Dalam kajian linguistik umum bahasa, baik sebagai langage maupun langue,
lajim didefinisikan sebagai sebuah sistem lambang bunyi yang bersifat
arbitrer yang digunakan manusia sebagai alat komunikasi atau alat
interaksi sosial. Sebagai sebuah sistem, bahasa juga bersifat sistematis,
artinya secara keseluruhan bahasa itu ada kaidah-kaidahnya. Lalu,
secara sistematis artinya, sistem bahasa itu bukan merupakan sistem
tunggal, melainkan ada subsistem-subsistemnya, yang subsistemnya
gramatikal dan subsistem semantik.
Sebagai
lambang artinya, setiap satuan bahasa seperti kata dan kalimat, tentu
ada yang dilambangkannya. Kemudian, karena lambang bahasa itu berupa
bunyi, maka lambang bahasa yang berbunyi [kuda] digunakan untuk
melambangkan atau menandai ‘sejenis binatang berkaki empat yang biasa
dikendarai’ dan lambang bahasa yang berbunyi [air] digunakan untuk
melambangkan atau menandai ‘sejenis zat cair yang biasa digunakan untuk
keperluan sehari-hari’.
Lambang
bahasa itu bersifat arbitrer. Artinya, tidak ada “hubungan wajib”

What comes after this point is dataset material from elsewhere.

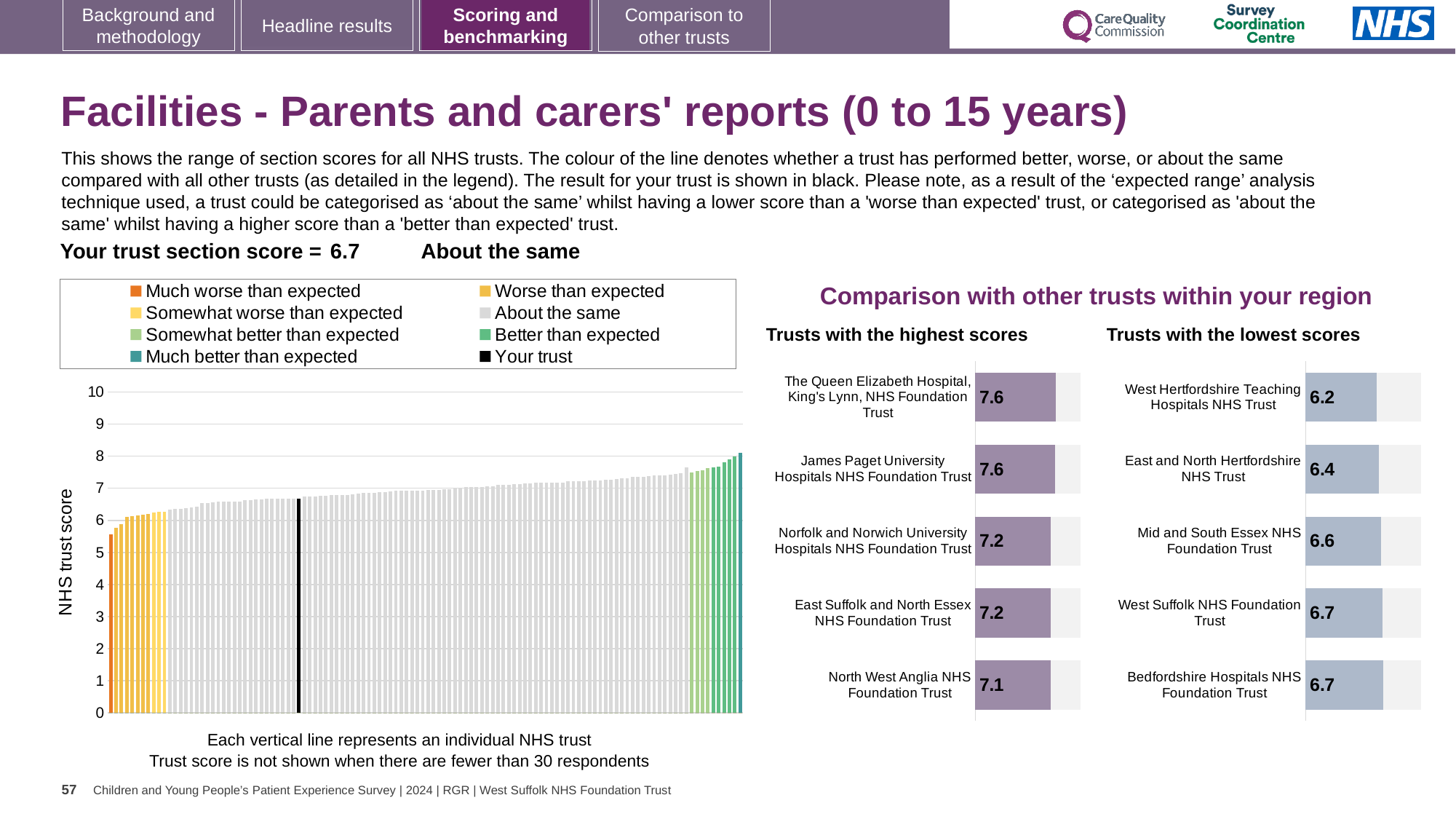
In the 'Trusts with the lowest scores' chart, which trust has the lowest score? West Hertfordshire Teaching Hospitals NHS Trust What kind of chart is the main chart on the left of the slide? bar chart What is the y-axis label of the main chart on the left? NHS trust score How many entries does the legend of the main chart on the left list? 8 In the 'Trusts with the highest scores' chart, which trust has the lowest score? North West Anglia NHS Foundation Trust In the main chart on the left, is the lowest trust score greater or less than 6? less In the 'Trusts with the highest scores' chart, what is the score for The Queen Elizabeth Hospital, King's Lynn, NHS Foundation Trust? 7.6 How many trusts are shown in the 'Trusts with the lowest scores' chart? 5 In the main chart on the left, do the trust scores rise or fall from left to right? rise In the 'Trusts with the lowest scores' chart, which has the higher score: East and North Hertfordshire NHS Trust or Mid and South Essex NHS Foundation Trust? Mid and South Essex NHS Foundation Trust In the 'Trusts with the lowest scores' chart, what is the score for Mid and South Essex NHS Foundation Trust? 6.6 In the 'Trusts with the highest scores' chart, what is the difference between the scores of The Queen Elizabeth Hospital, King's Lynn and North West Anglia NHS Foundation Trust? 0.5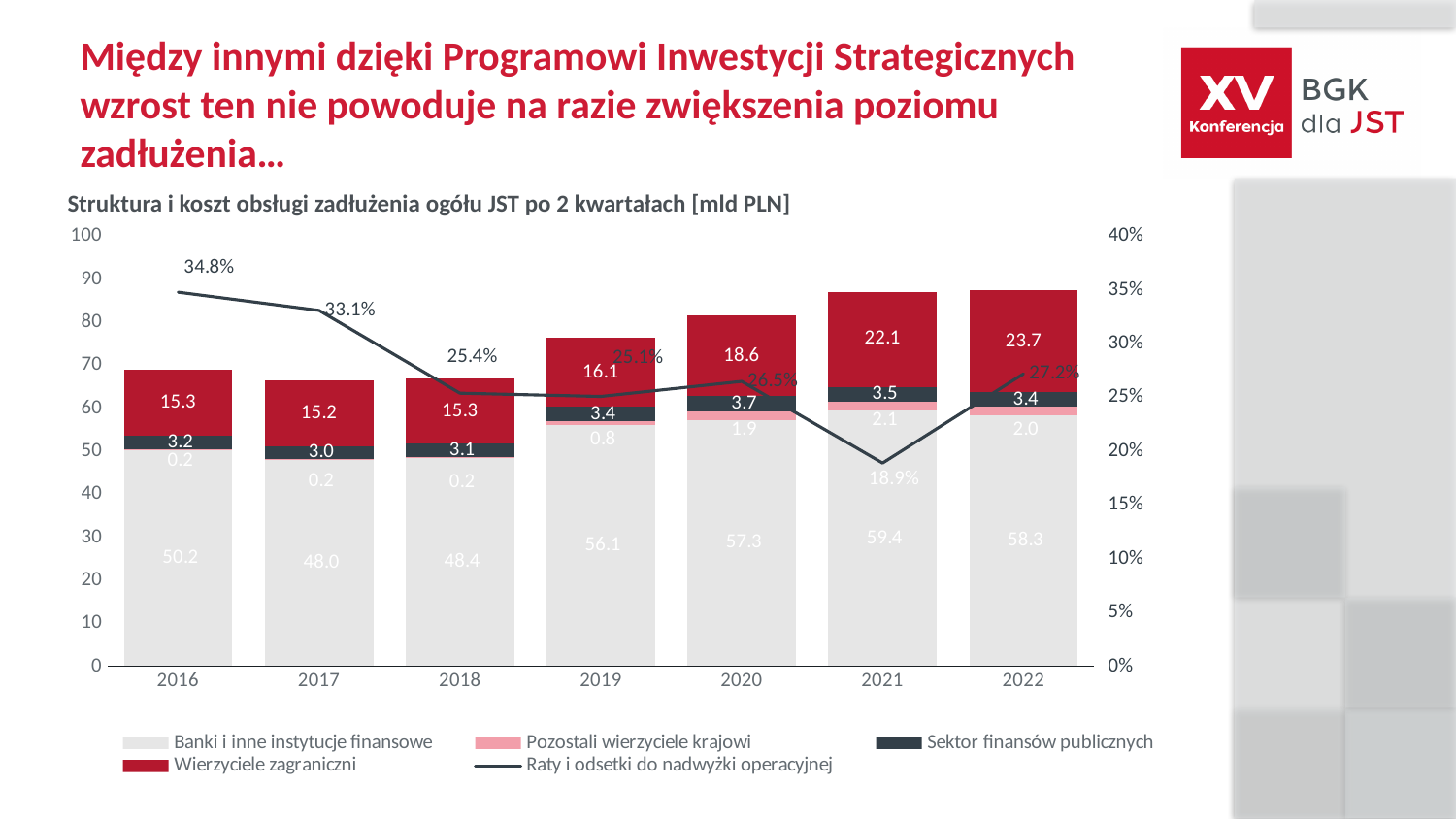
What is the value for Banki i inne instytucje finansowe in 2019? 56.1 What is the difference between the Wierzyciele zagraniczni values in 2022 and 2016? 8.4 Which is larger, the Banki i inne instytucje finansowe value in 2021 or in 2017? 2021 What is the value of the Raty i odsetki do nadwyżki operacyjnej line in 2016? 34.8% How many series does the legend list? 5 In which year is the value for Wierzyciele zagraniczni the highest? 2022 What is the title of the chart? Struktura i koszt obsługi zadłużenia ogółu JST po 2 kwartałach [mld PLN] In which year is the Raty i odsetki do nadwyżki operacyjnej line at its lowest? 2021 What is the value for Wierzyciele zagraniczni in 2022? 23.7 What is the total of the stacked bar for 2016? 68.9 How many years are shown on the x axis? 7 What kind of chart is shown on the slide? Stacked bar chart with a line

antara lambang dengan yang dilambangkan. Jadi, kalau ditanyakan “mengapa
binatang berkaki empat yang biasa dikendarai” disebut atau
dilambangkan dengan bunyi [kuda] tidaklah bisa dijelaskan. Begitu juga
tidak bisa dijelaskan “mengapa zat cair yang biasa digunakan untuk
keperluan sehari-hari” disebut atau dilambangkan dengan bunyi [air].
Akibat
dari sifat arbitrer ini, maka akan kita dapati adanya sebuah lambang
yang digunakan untuk melambangkan dua maujud yang berbeda. Misalnya,
lambang yang berbunyi [pacar] digunakan untuk melambangkan dua maujud
yaitu, ‘kekasih’ dan ‘ pemerah kuku’ atau “inai”. Bisa juga dua lambang
yang berbeda atau lebih digunakan untuk melambangkan maujud yang sama.
Misalnya lambang [mati] , [wafat], dan [meninggal] sama-sama
melambangkan keadaan ‘yang tadinya bernyawa menjadi tidak bernyawa’.
Kejadian lain akibat dari sifat arbitrer ini bisa menjadikan sebuah
lambang bunyi menjadi berbeda dari yang dilambangkan terdahulu. Misalnya
lambang yang berbunyi [ceramah], dulu digunakan untuk melambangkan
keadaan ‘bawel, cerewet’; tetapi sekarang digunakan untuk melambangkan
maujud ‘uraian mengenai suatu bidang ilmu di muka orang banyak’.